** Begin Provided records **

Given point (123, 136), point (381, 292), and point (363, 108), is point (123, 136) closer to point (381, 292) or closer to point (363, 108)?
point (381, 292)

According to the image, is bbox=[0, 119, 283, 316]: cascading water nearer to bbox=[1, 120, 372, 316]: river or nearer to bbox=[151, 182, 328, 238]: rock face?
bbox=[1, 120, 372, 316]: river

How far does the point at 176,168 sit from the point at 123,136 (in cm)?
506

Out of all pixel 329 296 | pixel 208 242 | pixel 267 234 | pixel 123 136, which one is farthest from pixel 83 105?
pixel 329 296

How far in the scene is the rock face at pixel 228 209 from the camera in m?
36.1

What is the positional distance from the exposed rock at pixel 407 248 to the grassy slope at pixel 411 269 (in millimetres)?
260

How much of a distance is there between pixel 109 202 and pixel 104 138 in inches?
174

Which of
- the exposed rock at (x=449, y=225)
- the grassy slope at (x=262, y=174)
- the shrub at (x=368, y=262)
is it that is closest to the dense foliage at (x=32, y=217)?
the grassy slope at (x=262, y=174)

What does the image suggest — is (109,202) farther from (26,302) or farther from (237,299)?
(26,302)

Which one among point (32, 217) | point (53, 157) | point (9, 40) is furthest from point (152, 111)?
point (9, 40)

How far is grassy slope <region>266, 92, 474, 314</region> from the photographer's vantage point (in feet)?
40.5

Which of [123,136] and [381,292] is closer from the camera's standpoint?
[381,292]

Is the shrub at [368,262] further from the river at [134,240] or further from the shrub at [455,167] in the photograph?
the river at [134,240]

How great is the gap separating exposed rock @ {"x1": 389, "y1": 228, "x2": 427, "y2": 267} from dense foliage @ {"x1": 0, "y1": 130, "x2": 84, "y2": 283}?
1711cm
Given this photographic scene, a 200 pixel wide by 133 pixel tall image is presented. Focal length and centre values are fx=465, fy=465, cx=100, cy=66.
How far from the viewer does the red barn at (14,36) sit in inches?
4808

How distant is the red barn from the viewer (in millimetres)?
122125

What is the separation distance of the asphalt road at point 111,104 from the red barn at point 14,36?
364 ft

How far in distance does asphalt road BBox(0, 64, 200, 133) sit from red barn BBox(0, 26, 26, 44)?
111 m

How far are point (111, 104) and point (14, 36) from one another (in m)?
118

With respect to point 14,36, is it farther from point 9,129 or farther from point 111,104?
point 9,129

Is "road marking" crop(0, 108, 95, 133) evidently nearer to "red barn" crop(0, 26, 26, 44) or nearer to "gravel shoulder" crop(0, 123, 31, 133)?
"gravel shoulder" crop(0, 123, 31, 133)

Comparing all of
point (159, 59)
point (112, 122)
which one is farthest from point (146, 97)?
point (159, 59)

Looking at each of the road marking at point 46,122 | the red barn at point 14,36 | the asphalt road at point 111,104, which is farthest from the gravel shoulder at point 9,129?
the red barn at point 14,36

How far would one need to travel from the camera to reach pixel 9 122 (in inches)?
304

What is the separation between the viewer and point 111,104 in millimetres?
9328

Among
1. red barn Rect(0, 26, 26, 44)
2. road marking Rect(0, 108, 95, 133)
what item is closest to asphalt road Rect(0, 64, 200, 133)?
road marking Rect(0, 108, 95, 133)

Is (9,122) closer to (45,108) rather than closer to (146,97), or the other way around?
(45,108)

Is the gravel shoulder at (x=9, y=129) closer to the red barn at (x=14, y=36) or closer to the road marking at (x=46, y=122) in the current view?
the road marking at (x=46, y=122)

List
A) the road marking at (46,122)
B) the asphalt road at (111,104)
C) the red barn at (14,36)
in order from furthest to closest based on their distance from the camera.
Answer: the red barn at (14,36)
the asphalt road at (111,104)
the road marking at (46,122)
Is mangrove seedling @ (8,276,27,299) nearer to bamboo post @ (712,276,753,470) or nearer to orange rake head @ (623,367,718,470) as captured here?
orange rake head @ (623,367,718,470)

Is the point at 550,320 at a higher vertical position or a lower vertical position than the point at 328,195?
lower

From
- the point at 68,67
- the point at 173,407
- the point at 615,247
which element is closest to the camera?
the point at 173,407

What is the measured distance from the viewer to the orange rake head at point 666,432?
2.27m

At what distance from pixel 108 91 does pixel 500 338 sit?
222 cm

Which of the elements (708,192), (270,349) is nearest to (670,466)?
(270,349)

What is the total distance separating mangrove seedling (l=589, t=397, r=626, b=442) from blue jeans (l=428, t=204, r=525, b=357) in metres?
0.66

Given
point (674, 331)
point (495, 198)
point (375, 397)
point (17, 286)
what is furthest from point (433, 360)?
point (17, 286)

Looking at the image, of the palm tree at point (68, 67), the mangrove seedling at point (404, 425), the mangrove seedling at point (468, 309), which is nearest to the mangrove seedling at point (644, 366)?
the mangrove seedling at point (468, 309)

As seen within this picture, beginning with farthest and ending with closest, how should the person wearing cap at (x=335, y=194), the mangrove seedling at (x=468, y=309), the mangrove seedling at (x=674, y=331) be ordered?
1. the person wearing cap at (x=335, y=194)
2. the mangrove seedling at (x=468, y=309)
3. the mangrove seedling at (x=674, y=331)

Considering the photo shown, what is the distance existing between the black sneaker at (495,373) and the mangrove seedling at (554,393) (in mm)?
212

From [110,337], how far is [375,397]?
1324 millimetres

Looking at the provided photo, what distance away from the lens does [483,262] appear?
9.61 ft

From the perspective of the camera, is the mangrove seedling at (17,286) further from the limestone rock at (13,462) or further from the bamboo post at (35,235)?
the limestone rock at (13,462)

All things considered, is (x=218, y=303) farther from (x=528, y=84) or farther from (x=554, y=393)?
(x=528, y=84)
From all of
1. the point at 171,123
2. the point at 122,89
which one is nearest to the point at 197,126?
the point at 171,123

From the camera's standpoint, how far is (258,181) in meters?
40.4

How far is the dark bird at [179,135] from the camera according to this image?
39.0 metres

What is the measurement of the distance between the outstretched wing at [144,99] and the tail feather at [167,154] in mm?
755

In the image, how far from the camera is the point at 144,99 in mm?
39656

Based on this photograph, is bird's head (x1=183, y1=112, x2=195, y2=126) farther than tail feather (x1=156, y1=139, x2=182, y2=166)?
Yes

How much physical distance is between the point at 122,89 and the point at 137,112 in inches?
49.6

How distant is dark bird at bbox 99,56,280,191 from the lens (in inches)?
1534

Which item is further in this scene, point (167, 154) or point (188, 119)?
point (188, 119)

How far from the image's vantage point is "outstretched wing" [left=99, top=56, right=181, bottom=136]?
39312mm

** End Provided records **

### Exercise goal:
Your task is to return the full listing exactly as it was given.

### Solution for this exercise:
Given point (123, 136), point (381, 292), and point (363, 108), is point (123, 136) closer to point (381, 292) or closer to point (363, 108)?
point (381, 292)

According to the image, is bbox=[0, 119, 283, 316]: cascading water nearer to bbox=[1, 120, 372, 316]: river or nearer to bbox=[151, 182, 328, 238]: rock face?
bbox=[1, 120, 372, 316]: river

How far does the point at 176,168 sit from the point at 123,136 (in cm)?
506

Out of all pixel 329 296 | pixel 208 242 | pixel 267 234 | pixel 123 136, which one is farthest from pixel 83 105?
pixel 329 296

How far in the scene is the rock face at pixel 228 209 from the camera in m?
36.1

What is the positional distance from the exposed rock at pixel 407 248 to the grassy slope at pixel 411 269 (in millimetres)?
260

How much of a distance is there between pixel 109 202 and pixel 104 138 in inches?
174

Which of
- the exposed rock at (x=449, y=225)
- the grassy slope at (x=262, y=174)
- the shrub at (x=368, y=262)
is it that is closest to the dense foliage at (x=32, y=217)?
the grassy slope at (x=262, y=174)

What does the image suggest — is (109,202) farther from (26,302) or farther from (237,299)?
(26,302)

Which one among point (32, 217) | point (53, 157) | point (9, 40) is furthest from point (152, 111)?
point (9, 40)

How far is grassy slope <region>266, 92, 474, 314</region> from the photographer's vantage point (in feet)?
40.5

Which of [123,136] and [381,292] is closer from the camera's standpoint?
[381,292]

Is the shrub at [368,262] further from the river at [134,240] or further from the shrub at [455,167] in the photograph?
the river at [134,240]

How great is the gap separating exposed rock @ {"x1": 389, "y1": 228, "x2": 427, "y2": 267} from dense foliage @ {"x1": 0, "y1": 130, "x2": 84, "y2": 283}?
1711cm
Given this photographic scene, a 200 pixel wide by 133 pixel tall image is presented. Focal length and centre values are fx=465, fy=465, cx=100, cy=66.
How far from the viewer does the red barn at (14,36) sit in inches?
4808

How distant is the red barn from the viewer (in millimetres)?
122125

What is the separation distance of the asphalt road at point 111,104 from the red barn at point 14,36?
364 ft

How far in distance does asphalt road BBox(0, 64, 200, 133) sit from red barn BBox(0, 26, 26, 44)?
111 m

How far are point (111, 104) and point (14, 36) from one another (in m)?
118

With respect to point 14,36, is it farther from point 9,129 or farther from point 111,104?
point 9,129

Is "road marking" crop(0, 108, 95, 133) evidently nearer to "red barn" crop(0, 26, 26, 44) or nearer to "gravel shoulder" crop(0, 123, 31, 133)?
"gravel shoulder" crop(0, 123, 31, 133)

Comparing all of
point (159, 59)
point (112, 122)
which one is farthest from point (146, 97)?
point (159, 59)

Looking at each of the road marking at point 46,122 | the red barn at point 14,36 | the asphalt road at point 111,104, which is farthest from the gravel shoulder at point 9,129?
the red barn at point 14,36

How far would one need to travel from the camera to reach pixel 9 122 (in inches)?
304

What is the separation between the viewer and point 111,104 in millimetres?
9328

Among
1. red barn Rect(0, 26, 26, 44)
2. road marking Rect(0, 108, 95, 133)
what item is closest to asphalt road Rect(0, 64, 200, 133)?
road marking Rect(0, 108, 95, 133)

Is (9,122) closer to (45,108) rather than closer to (146,97), or the other way around?
(45,108)

Is the gravel shoulder at (x=9, y=129) closer to the red barn at (x=14, y=36) or closer to the road marking at (x=46, y=122) in the current view?
the road marking at (x=46, y=122)

List
A) the road marking at (46,122)
B) the asphalt road at (111,104)
C) the red barn at (14,36)
in order from furthest to closest based on their distance from the camera.
Answer: the red barn at (14,36)
the asphalt road at (111,104)
the road marking at (46,122)
Is mangrove seedling @ (8,276,27,299) nearer to bamboo post @ (712,276,753,470) or nearer to orange rake head @ (623,367,718,470) as captured here?
orange rake head @ (623,367,718,470)

Is the point at 550,320 at a higher vertical position or a lower vertical position than the point at 328,195?
lower

From
- the point at 68,67
- the point at 173,407
- the point at 615,247
which element is closest to the camera?
the point at 173,407

What is the measured distance from the viewer to the orange rake head at point 666,432?
2.27m

At what distance from pixel 108 91 does pixel 500 338 sit?
222 cm

Which of the elements (708,192), (270,349) is nearest to (670,466)?
(270,349)

What is the total distance separating mangrove seedling (l=589, t=397, r=626, b=442) from blue jeans (l=428, t=204, r=525, b=357) in metres?
0.66

Given
point (674, 331)
point (495, 198)
point (375, 397)
point (17, 286)
what is furthest from point (433, 360)?
point (17, 286)

Looking at the image, of the palm tree at point (68, 67), the mangrove seedling at point (404, 425), the mangrove seedling at point (468, 309), which is nearest to the mangrove seedling at point (644, 366)?
the mangrove seedling at point (468, 309)

As seen within this picture, beginning with farthest and ending with closest, how should the person wearing cap at (x=335, y=194), the mangrove seedling at (x=468, y=309), the mangrove seedling at (x=674, y=331) be ordered?
1. the person wearing cap at (x=335, y=194)
2. the mangrove seedling at (x=468, y=309)
3. the mangrove seedling at (x=674, y=331)

Considering the photo shown, what is the distance existing between the black sneaker at (495,373) and the mangrove seedling at (554,393) (in mm)?
212

From [110,337], how far is [375,397]?
1324 millimetres

Looking at the provided photo, what distance away from the lens does [483,262] appear?
9.61 ft

From the perspective of the camera, is the mangrove seedling at (17,286) further from the limestone rock at (13,462) or further from the bamboo post at (35,235)?
the limestone rock at (13,462)

All things considered, is (x=218, y=303) farther from (x=528, y=84) or farther from (x=554, y=393)?
(x=528, y=84)
From all of
1. the point at 171,123
2. the point at 122,89
which one is nearest to the point at 197,126?
the point at 171,123

From the camera's standpoint, how far is (258,181) in meters?
40.4

How far is the dark bird at [179,135] from the camera according to this image?
39.0 metres

What is the measurement of the distance between the outstretched wing at [144,99] and the tail feather at [167,154] in mm?
755

In the image, how far from the camera is the point at 144,99 in mm?
39656

Based on this photograph, is bird's head (x1=183, y1=112, x2=195, y2=126) farther than tail feather (x1=156, y1=139, x2=182, y2=166)?
Yes

How much physical distance is between the point at 122,89 and the point at 137,112 in inches?
49.6

How distant is dark bird at bbox 99,56,280,191 from the lens (in inches)?
1534

Which item is further in this scene, point (167, 154) or point (188, 119)?
point (188, 119)

How far from the image's vantage point is "outstretched wing" [left=99, top=56, right=181, bottom=136]?
39312mm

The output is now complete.